It's estimated that over the past two years, millions of cancer screenings that should have happened never actually occurred because of concerns related to the coronavirus pandemic.

Now, medical experts and groups are urging residents — who are considered to be at risk due to age and/or history — to get back on track with the checkups that could end up saving their lives.

"We need to do what we were doing before so we can have a maximum impact and decrease the amount of suffering that occurs with a cancer diagnosis," said Arnold Baskies, chair of the American Cancer Society chapter that serves South Jersey, and past chair of the board of directors for the national organization.

"Just like going to the dentist or changing the oil in your automobile, cancer screening needs to be a regular part of our lives," Baskies said.

In a January 2022 survey conducted for Prevent Cancer Foundation, 30% of individuals who had a cancer screening planned in the next three months said they were unaware of the screenings they need. In the same group, 45% admitted they're not planning on going to future screenings.
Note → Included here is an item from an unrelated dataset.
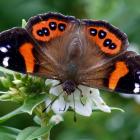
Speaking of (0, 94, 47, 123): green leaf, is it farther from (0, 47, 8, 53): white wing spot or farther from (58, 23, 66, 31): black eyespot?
(58, 23, 66, 31): black eyespot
The foundation's findings suggest that gains realized in May 2021, compared to December 2020, have been erased for certain age groups and demographics, perhaps as a result of the omicron variant that emerged at the end of last year.

According to the survey, nearly 40% of adults aged 55 and older missed a screening appointment that was scheduled during the pandemic. Minorities, meanwhile, are most likely to be missing their appointments, the survey finds. Thirty-five percent of Asians, 32% of Native Americans, and 30% of Blacks were unaware of cancer screenings recommended to them, compared to 28% of white individuals.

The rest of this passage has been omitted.